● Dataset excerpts

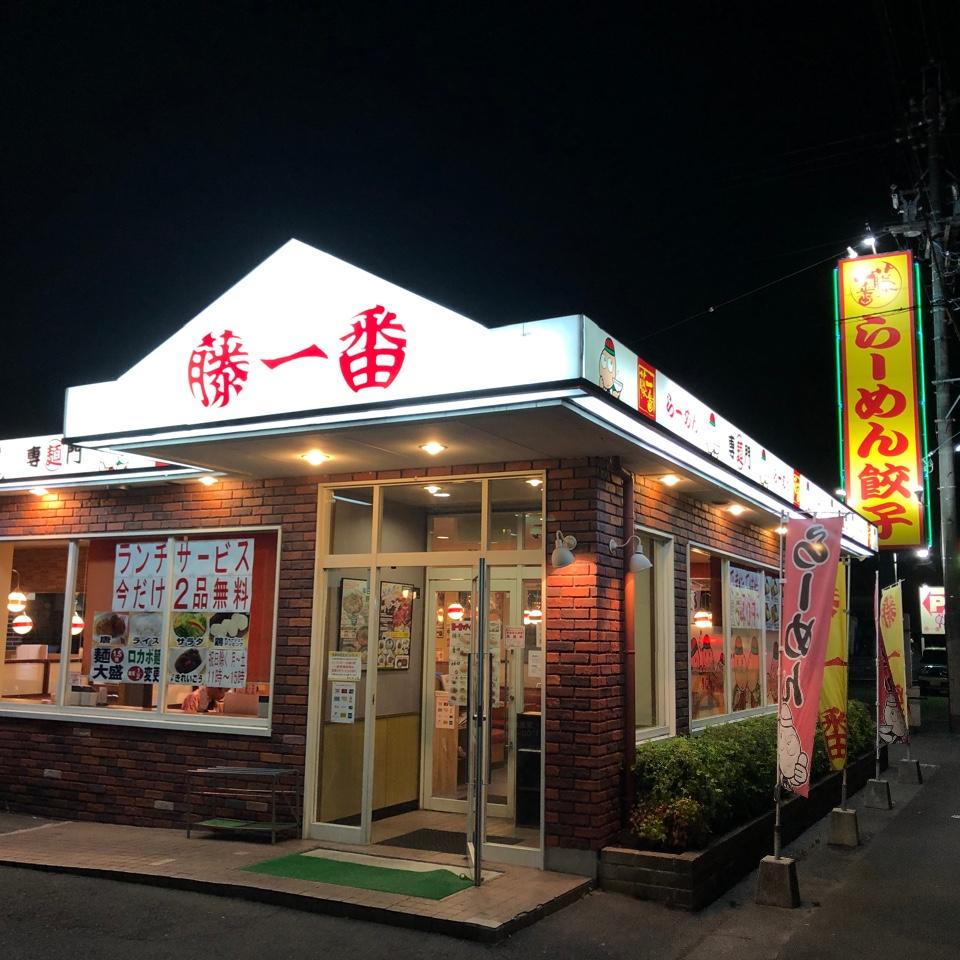藤一番 江南店の口コミ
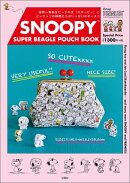 SNOOPY SUPER BEAGLE POUCH BOOK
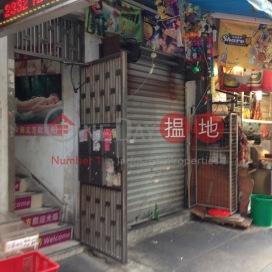 上海街171號,油麻地, 九龍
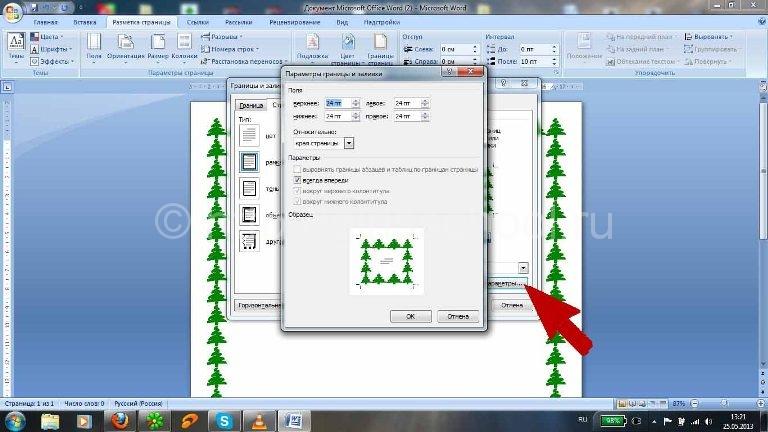 Как сделать рамку на компьютере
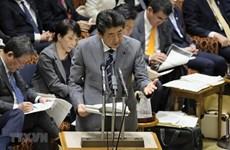 Nhật Bản cần làm gì trong cuộc cạnh tranh Mỹ-Trung?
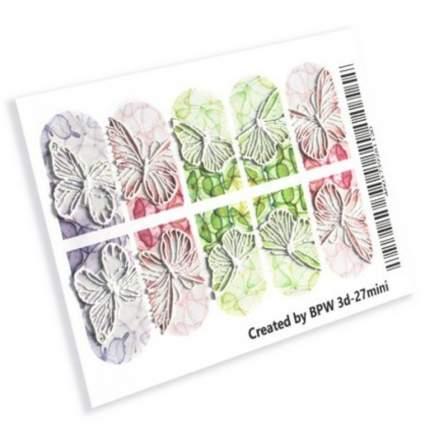 BPW.Style 3D-слайдер-дизайн «Бабочки» №3d-27 mini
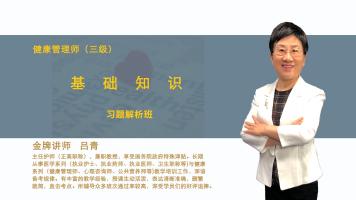 健康管理师【基础知识】之习题解析班(赠送题库)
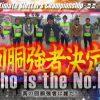 013 【有終ノ美…ついに優勝者決定!!】USC2 vol.13~MC寺井一択~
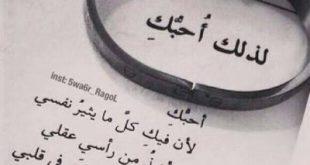 صوره رسالة حب , رسايل غرام و غزل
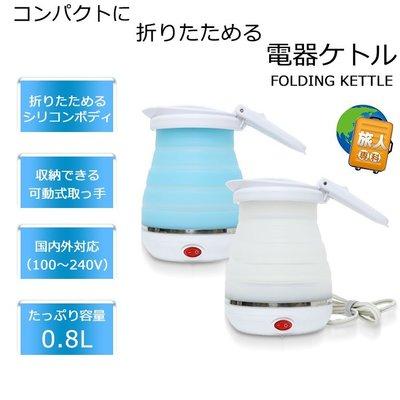 【月牙日系】新款現貨~日本 Miyoshi 可折疊式旅行電熱水壺 800ML 白色/藍色 MBE-TK03 旅人專科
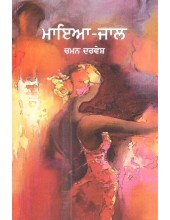 Maya Jaal - Book By Chaman Darvesh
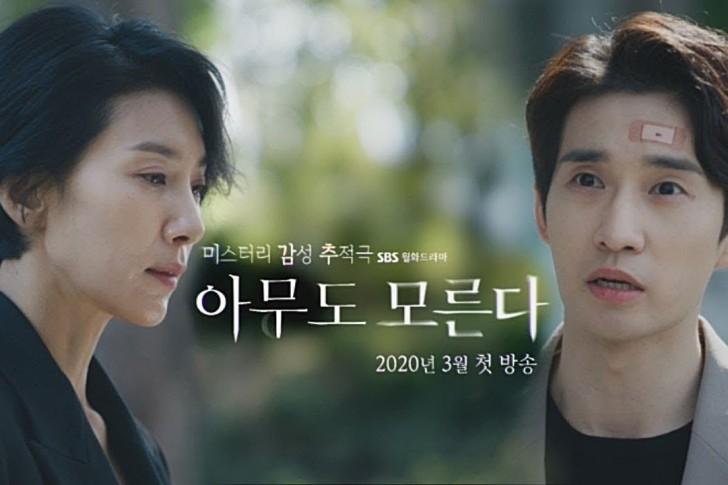 ซีรี่ย์เกาหลี Nobody Knows ซับไทย Ep.1-18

● Goal of the exercise
Every line from the one containing "健康管理师【基础知识】之习题解析班(赠送题库)" through the end of the entries above is to be copied exactly; pictures are to be left out.

● Solved exercise
 健康管理师【基础知识】之习题解析班(赠送题库)
 013 【有終ノ美…ついに優勝者決定!!】USC2 vol.13~MC寺井一択~
 صوره رسالة حب , رسايل غرام و غزل
 【月牙日系】新款現貨~日本 Miyoshi 可折疊式旅行電熱水壺 800ML 白色/藍色 MBE-TK03 旅人專科
 Maya Jaal - Book By Chaman Darvesh
 ซีรี่ย์เกาหลี Nobody Knows ซับไทย Ep.1-18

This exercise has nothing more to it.